1. Set Up 2 Alarms In Different Rooms
Set up an alarm in your bedroom where you sleep. As well as this, set up an alarm that is set to go off exactly 1 minute later in another room. Make sure it’s an alarm that you can’t ignore (for example it’s very loud or it will wake other people up). Once the first alarm goes off in the morning, you will have to jump up and get out of bed to stop the other alarm from going off. Once you’re out of bed, it’s easier to stay up.
2. Get Into A Pre-Sleep Routine
Every night, before you go to bed, practice what you will do the next morning. That means get into your sleeping gear, turn off the lights, set the alarm (for 1 minute from now) and pretend you are asleep. When the alarm goes off, jump up straight away and practice what exactly how you want to react when the alarm goes off in the morning. Do this religiously 3 times in a row before you go to bed each night.
3. Allow Yourself To Go Back To Bed (Eventually)
Give yourself a time that you must stay out of bed for in the morning once you have risen. Keep it short to start with if you need. After this time has passed, you are allowed to go back to bed if you really want to. For example, you could set yourself a 30 minute period that you have to get up and stay awake for, after which you may go back to bed. You can’t go back to bed any earlier. After a few weeks raise the time period and then do away with the back to bed clause altogether.

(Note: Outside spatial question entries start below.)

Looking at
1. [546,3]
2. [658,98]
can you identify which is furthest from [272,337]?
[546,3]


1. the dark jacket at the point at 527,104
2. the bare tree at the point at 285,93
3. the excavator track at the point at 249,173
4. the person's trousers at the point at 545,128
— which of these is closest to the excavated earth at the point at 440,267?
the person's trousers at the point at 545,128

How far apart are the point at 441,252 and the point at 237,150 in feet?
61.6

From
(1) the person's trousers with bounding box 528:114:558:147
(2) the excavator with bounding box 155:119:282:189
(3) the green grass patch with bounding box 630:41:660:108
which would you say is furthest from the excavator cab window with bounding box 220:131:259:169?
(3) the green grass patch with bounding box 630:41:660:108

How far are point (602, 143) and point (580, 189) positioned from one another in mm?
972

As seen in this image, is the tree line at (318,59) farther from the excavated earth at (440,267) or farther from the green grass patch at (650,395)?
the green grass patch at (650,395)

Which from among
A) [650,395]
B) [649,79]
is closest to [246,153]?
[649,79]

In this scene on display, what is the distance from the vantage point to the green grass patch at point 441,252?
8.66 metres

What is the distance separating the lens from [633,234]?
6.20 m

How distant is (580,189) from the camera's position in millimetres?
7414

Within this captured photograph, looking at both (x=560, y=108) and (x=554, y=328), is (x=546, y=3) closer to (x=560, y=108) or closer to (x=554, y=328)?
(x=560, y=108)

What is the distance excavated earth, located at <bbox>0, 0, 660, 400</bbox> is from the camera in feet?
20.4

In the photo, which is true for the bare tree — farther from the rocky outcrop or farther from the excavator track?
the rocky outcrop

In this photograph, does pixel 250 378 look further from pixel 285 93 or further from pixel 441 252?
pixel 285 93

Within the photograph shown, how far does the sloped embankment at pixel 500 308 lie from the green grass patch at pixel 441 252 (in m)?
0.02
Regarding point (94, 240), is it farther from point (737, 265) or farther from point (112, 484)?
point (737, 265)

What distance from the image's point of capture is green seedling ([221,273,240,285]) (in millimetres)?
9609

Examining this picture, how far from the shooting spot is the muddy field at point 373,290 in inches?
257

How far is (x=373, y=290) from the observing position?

4. Get An Early Rising Buddy
Ask a like minded friend to be your early rising buddy. Agree on a rising time and every day at that time you must ring each other. If one of you fails to answer, that person must do something as a penalty (such as give the other person money)
4. Go To Bed Earlier
This is the obvious one, but it’s still important. If you are disciplined with getting up every morning at a certain time and you don’t then sleep during the day, your body clock will adjust and you will begin feeling the need to go to bed earlier each night.
5. Me Time
Allocate a certain amount of time every morning at a prussic time that you get to have all to yourself. It should be the first thing you do (perhaps after shower and breakfast) and it should involve you doing something that you love and makes you feel good, such as setting goals for the day, or praying, or going for a walk. Anything that makes you feel great. You will look forward to this every day and it will motivate you to get up early for it.
6. Shock Treatment
Keep a moist towel next to you and as soon as the alarm goes off in the morning, wipe your face with it. Water on the face is a great way of shocking you out of sleep. A bucket over the head is probably a bit much (not including when in the shower) but a wet towel should do the trick.
7. Exercise
Make exercise the very first thing you do. The exercising gets the heart rate up and warms up the body. Doing this every day at the exact time conditions the body to warming up and waking up becomes much easier. It doesn’t have to be intense exercise, it could just be a walk around the block.
8. Set Targets
If you think you will struggle to keep up the routine, set yourself a small target, for example 1 week. All you have to do is get up at a certain time each morning for a week and then you’re allowed to go back to getting up whenever you want. If you fail, the week must start again. Once you’ve succeeded, start again, but with a longer target and so on and so on.
9. Get In The Right Frame Of Mind
Realize that the accomplishment lies in the discipline of getting up at the time you have set for yourself. It’s great to have things to do once you are up, but if you place to much importance on those things, you can easily get put off based on how you feel about those things on any given day. Place the importance on the act of simply getting up at your desired time. Also, if you falter and fail to get up. Don’t let that stop you from getting back on the horse and starting again the next day. Try to learn something from it.
10. Keep A Diary
A great way to empower yourself to get up early is to keep a diary or write a blog about your early rising goals. Every day, you must write something about your progress and how you felt getting up on that day. Record your successes, failures and opinions on the whole process. This can be very liberating, rewarding and motivating.